OBJECTIVE -> Render the records from the line containing "How far is [283,212] from the picture-taker?" through the line containing "Selecting from the" as a JSON list of strings. Give one string per line and skip blank lines.

DATA SHOWN ->
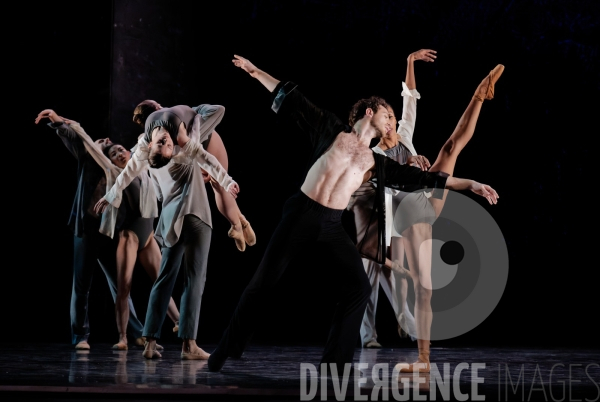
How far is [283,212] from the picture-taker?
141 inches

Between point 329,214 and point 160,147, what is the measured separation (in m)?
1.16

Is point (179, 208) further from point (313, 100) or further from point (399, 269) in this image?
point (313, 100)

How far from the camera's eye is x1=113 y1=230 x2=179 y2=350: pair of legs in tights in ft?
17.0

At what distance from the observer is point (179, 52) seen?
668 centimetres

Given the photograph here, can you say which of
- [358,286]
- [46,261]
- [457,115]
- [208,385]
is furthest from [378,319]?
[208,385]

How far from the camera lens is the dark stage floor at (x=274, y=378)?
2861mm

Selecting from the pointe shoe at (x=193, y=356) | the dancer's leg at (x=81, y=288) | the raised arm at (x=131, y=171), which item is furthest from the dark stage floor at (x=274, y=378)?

* * *

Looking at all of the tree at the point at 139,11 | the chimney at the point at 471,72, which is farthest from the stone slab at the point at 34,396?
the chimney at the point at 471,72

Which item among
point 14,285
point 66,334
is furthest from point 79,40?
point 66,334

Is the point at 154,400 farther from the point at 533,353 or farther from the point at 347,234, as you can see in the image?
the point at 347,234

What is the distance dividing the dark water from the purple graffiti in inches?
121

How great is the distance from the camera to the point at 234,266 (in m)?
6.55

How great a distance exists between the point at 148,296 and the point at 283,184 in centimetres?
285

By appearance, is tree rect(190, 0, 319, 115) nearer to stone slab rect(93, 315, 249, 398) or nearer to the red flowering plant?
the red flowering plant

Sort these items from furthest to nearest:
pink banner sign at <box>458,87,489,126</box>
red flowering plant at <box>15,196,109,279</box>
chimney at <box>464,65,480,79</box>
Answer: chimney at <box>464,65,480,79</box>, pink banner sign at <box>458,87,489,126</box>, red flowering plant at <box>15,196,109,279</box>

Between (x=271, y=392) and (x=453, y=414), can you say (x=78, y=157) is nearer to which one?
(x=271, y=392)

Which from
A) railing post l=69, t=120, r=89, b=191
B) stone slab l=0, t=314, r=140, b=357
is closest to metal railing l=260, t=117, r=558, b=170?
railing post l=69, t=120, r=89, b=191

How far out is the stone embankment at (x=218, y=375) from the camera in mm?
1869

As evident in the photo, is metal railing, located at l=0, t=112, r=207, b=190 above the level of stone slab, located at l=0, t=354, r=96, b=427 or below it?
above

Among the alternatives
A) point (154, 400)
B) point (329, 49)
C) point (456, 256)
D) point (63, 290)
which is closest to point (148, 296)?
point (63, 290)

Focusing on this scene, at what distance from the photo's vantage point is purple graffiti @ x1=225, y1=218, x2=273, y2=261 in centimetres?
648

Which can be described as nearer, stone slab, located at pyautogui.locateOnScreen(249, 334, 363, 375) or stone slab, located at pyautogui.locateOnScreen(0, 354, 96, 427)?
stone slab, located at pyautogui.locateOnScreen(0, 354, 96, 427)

TASK ANSWER ->
[
  "How far is [283,212] from the picture-taker?",
  "141 inches",
  "Between point 329,214 and point 160,147, what is the measured separation (in m)?",
  "1.16",
  "Is point (179, 208) further from point (313, 100) or further from point (399, 269) in this image?",
  "point (313, 100)",
  "How far from the camera's eye is x1=113 y1=230 x2=179 y2=350: pair of legs in tights in ft?",
  "17.0",
  "At what distance from the observer is point (179, 52) seen?",
  "668 centimetres",
  "Given the photograph here, can you say which of",
  "- [358,286]",
  "- [46,261]",
  "- [457,115]",
  "- [208,385]",
  "is furthest from [378,319]?",
  "[208,385]",
  "How far from the camera lens is the dark stage floor at (x=274, y=378)?",
  "2861mm",
  "Selecting from the pointe shoe at (x=193, y=356) | the dancer's leg at (x=81, y=288) | the raised arm at (x=131, y=171), which item is furthest from the dark stage floor at (x=274, y=378)?"
]